Task objective :: From the line with "Which is the uppermost one of" through the final line, please write out the listing exactly, including both of those lines.

+++ Data for this task

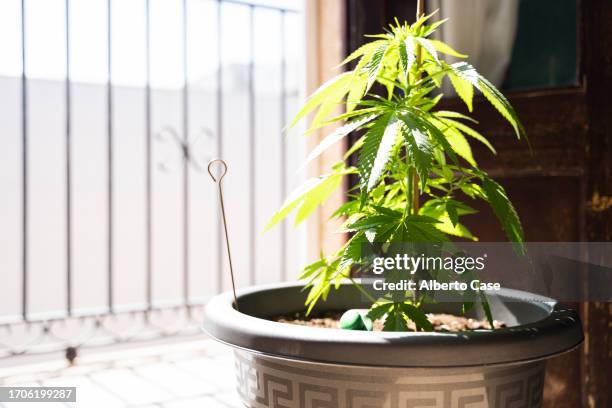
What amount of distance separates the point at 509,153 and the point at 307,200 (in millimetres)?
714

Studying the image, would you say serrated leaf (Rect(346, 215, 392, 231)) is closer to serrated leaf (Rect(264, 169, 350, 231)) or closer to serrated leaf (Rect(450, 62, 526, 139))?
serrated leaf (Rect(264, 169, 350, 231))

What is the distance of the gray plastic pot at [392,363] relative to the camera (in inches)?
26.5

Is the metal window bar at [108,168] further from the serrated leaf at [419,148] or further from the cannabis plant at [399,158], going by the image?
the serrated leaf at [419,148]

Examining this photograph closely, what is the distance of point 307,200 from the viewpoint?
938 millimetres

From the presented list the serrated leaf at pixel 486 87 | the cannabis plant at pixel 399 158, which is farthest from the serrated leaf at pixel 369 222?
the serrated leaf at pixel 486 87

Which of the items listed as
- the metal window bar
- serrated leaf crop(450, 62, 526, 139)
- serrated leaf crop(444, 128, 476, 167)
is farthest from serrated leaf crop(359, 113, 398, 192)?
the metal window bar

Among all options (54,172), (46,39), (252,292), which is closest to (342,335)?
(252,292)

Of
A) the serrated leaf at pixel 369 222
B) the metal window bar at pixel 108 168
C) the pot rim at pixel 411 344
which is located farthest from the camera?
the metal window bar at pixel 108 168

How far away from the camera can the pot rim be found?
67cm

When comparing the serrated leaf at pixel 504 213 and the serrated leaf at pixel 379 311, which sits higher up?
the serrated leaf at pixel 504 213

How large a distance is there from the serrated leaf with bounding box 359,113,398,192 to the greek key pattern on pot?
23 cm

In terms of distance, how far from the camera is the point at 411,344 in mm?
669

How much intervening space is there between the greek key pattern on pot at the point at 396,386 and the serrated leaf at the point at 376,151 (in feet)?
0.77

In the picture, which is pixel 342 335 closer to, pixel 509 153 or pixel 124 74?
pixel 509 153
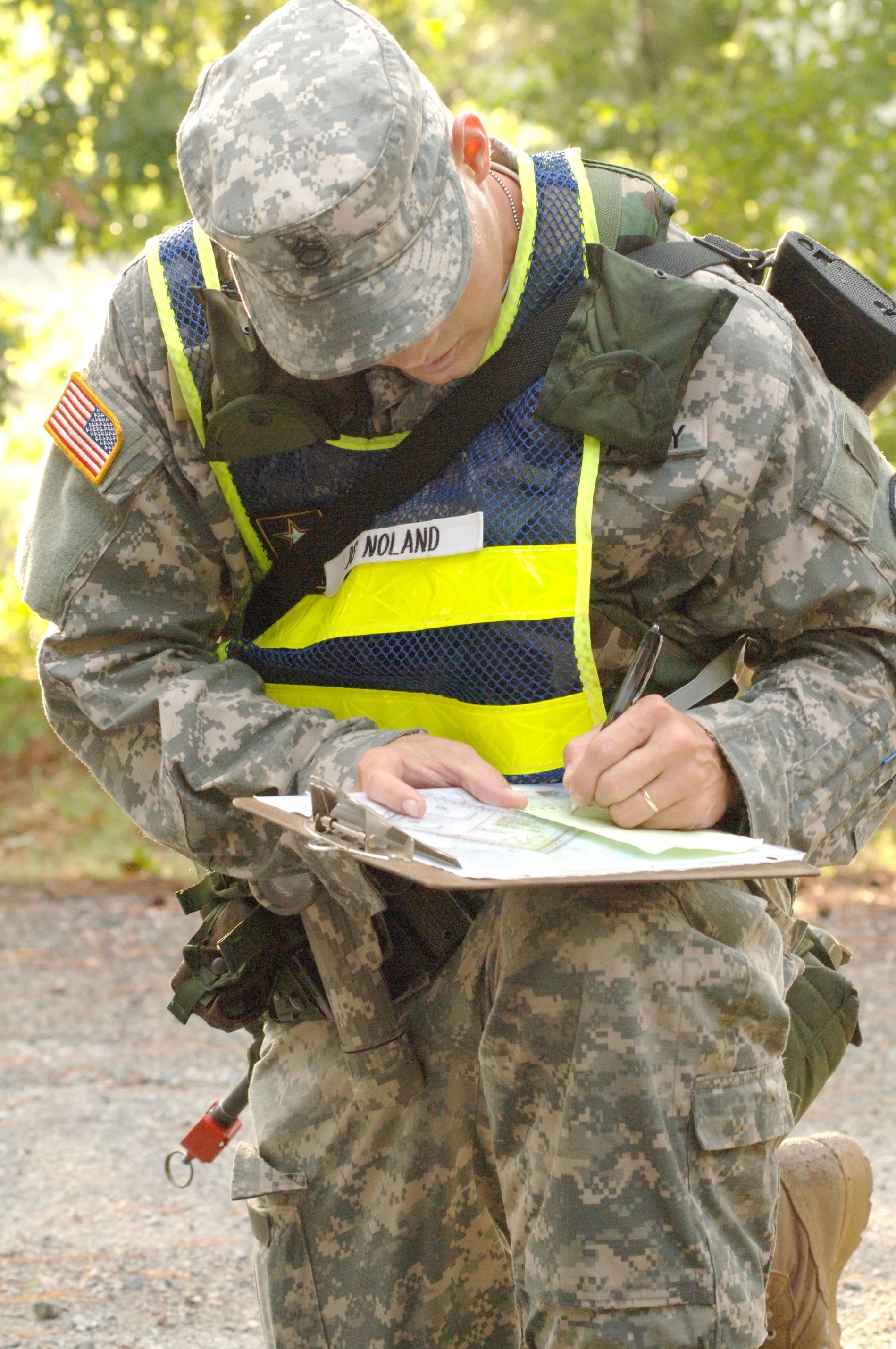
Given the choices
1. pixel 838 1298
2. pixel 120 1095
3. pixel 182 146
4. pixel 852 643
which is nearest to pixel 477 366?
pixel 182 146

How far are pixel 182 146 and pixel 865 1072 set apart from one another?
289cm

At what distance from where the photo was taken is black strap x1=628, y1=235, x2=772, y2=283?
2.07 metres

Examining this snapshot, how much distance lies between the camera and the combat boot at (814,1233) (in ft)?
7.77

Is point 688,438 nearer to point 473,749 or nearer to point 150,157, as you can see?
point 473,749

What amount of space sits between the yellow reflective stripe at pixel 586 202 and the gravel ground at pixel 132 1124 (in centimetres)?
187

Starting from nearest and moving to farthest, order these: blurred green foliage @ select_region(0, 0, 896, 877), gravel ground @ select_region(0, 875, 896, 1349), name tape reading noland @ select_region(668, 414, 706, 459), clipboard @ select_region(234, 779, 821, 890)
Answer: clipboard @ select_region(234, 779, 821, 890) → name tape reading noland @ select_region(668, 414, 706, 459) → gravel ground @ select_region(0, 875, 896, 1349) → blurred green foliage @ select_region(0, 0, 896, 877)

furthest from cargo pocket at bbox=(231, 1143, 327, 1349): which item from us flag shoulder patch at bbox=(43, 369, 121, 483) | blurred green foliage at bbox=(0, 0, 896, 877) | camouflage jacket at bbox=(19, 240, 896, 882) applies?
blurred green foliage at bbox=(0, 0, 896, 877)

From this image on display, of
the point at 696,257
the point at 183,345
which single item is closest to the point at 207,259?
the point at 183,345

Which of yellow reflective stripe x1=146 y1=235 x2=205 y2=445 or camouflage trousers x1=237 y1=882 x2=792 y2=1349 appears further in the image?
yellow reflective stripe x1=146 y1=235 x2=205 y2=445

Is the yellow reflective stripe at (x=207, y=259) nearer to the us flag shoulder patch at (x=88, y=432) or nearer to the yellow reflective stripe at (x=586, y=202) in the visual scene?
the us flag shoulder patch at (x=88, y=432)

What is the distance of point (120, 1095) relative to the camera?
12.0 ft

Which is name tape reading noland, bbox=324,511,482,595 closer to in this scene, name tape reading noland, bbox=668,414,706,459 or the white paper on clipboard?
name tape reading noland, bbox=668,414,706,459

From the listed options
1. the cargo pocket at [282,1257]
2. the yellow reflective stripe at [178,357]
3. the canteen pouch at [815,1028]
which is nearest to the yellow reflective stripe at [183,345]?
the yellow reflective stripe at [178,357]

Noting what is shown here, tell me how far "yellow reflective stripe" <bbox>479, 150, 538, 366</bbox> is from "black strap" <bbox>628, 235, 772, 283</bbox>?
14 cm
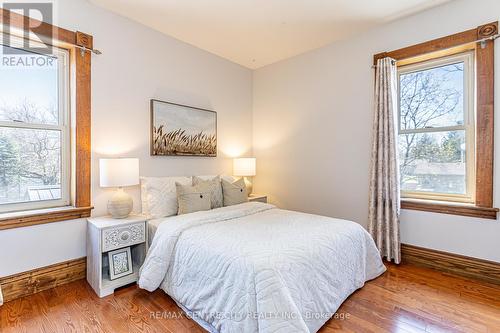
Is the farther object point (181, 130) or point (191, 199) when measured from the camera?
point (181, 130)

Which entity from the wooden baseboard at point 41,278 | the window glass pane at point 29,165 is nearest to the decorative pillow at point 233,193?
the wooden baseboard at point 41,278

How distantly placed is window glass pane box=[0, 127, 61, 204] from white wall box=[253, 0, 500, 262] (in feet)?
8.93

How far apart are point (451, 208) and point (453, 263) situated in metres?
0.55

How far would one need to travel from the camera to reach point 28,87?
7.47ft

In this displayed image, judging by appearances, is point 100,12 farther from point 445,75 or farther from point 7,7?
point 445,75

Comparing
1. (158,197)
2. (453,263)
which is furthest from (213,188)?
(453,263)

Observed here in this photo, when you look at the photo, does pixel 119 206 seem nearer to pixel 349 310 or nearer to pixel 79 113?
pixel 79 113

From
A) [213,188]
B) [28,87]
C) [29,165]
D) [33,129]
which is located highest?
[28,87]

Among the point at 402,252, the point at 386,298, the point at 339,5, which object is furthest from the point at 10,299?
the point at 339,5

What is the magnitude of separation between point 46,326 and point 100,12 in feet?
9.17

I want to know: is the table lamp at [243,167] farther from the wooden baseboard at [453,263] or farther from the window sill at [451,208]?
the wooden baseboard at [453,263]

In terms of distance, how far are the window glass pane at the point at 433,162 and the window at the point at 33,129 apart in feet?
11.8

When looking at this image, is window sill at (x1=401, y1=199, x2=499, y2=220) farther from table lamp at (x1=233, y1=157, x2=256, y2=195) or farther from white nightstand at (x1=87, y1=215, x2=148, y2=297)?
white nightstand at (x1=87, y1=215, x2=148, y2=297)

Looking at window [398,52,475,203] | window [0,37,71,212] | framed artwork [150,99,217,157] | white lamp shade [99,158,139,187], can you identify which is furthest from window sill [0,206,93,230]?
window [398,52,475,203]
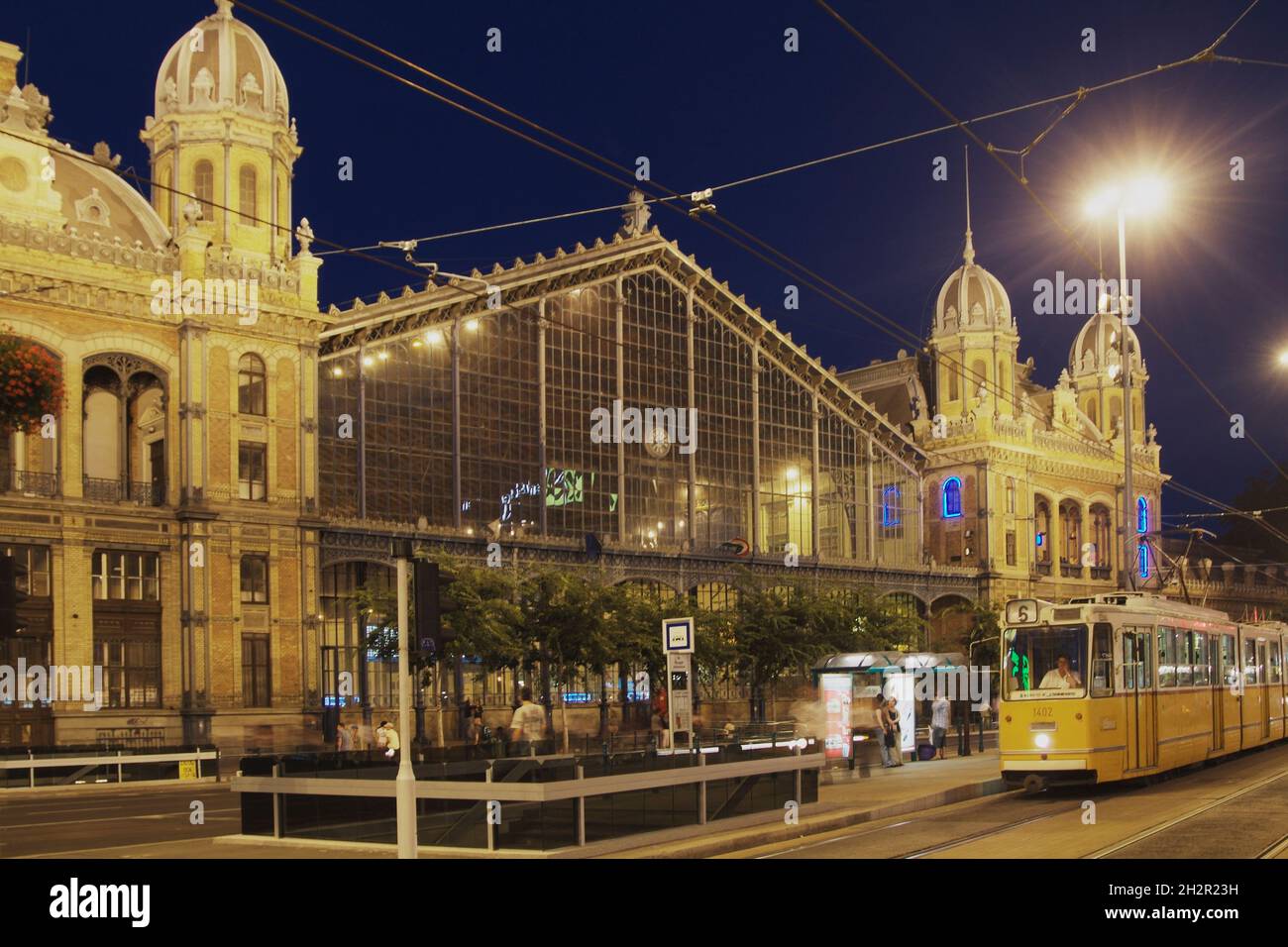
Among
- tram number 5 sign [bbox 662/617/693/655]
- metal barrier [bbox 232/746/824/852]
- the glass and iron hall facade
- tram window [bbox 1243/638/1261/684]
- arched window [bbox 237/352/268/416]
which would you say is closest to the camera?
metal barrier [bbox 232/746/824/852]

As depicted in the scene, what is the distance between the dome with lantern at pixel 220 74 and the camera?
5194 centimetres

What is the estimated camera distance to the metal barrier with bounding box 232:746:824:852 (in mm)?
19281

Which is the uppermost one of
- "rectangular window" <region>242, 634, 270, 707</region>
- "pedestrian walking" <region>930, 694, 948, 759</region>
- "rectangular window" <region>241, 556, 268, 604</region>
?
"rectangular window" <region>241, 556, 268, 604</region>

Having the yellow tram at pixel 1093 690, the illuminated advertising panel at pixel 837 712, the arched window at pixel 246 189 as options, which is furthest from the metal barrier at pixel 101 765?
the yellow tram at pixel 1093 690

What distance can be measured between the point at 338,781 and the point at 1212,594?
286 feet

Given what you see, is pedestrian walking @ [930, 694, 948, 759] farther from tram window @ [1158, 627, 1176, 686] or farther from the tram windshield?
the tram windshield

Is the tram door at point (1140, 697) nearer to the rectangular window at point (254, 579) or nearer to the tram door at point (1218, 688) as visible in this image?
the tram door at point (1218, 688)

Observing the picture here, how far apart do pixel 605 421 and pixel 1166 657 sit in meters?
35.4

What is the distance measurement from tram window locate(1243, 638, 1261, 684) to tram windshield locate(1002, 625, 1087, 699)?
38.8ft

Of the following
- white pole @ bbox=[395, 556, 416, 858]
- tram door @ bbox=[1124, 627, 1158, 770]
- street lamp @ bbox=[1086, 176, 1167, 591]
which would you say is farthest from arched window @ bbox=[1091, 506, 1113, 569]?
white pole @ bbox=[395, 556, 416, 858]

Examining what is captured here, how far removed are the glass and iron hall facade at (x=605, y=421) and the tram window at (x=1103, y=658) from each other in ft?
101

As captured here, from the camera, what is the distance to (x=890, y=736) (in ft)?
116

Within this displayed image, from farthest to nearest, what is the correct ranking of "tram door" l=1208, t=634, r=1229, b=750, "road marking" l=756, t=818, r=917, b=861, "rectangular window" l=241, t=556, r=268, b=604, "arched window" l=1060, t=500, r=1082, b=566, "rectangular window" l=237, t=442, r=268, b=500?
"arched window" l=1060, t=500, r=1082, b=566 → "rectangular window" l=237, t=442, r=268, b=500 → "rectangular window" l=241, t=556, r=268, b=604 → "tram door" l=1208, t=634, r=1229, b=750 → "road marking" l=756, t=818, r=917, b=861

++++++

Expected answer ::
Which is the uppermost one of
- "rectangular window" <region>242, 634, 270, 707</region>
- "pedestrian walking" <region>930, 694, 948, 759</region>
- "rectangular window" <region>241, 556, 268, 604</region>
?
"rectangular window" <region>241, 556, 268, 604</region>

Having the yellow tram at pixel 1093 690, the illuminated advertising panel at pixel 837 712, the arched window at pixel 246 189 as options, which is furthest from the metal barrier at pixel 101 765?
the yellow tram at pixel 1093 690

What distance can be measured between the point at 338,781 and the point at 1212,594?
286 feet

Given what you see, is pedestrian walking @ [930, 694, 948, 759] farther from tram window @ [1158, 627, 1176, 686] or farther from the tram windshield?
the tram windshield

Is the tram door at point (1140, 697) nearer to the rectangular window at point (254, 579) or nearer to the tram door at point (1218, 688) as visible in this image?
the tram door at point (1218, 688)

Observing the picture here, how far apart do pixel 605 421 and pixel 1166 657 sit in meters?
35.4

What is the distance measurement from tram window locate(1243, 638, 1261, 684) to tram windshield locate(1002, 625, 1087, 699)?
38.8ft

Of the following
- white pole @ bbox=[395, 556, 416, 858]
- tram door @ bbox=[1124, 627, 1158, 770]
- street lamp @ bbox=[1086, 176, 1167, 591]
which would you say is farthest from arched window @ bbox=[1091, 506, 1113, 569]?
white pole @ bbox=[395, 556, 416, 858]

Examining what is captured here, how far removed are the glass and iron hall facade at (x=605, y=421) and the tram window at (x=1103, y=658) from each other in ft?
101

As captured here, from the camera, what is the distance to (x=890, y=736) (in ft)?
116

Within this displayed image, from farthest to nearest, what is the correct ranking of "tram door" l=1208, t=634, r=1229, b=750, "road marking" l=756, t=818, r=917, b=861, "rectangular window" l=241, t=556, r=268, b=604, "arched window" l=1060, t=500, r=1082, b=566, "rectangular window" l=237, t=442, r=268, b=500?
"arched window" l=1060, t=500, r=1082, b=566 → "rectangular window" l=237, t=442, r=268, b=500 → "rectangular window" l=241, t=556, r=268, b=604 → "tram door" l=1208, t=634, r=1229, b=750 → "road marking" l=756, t=818, r=917, b=861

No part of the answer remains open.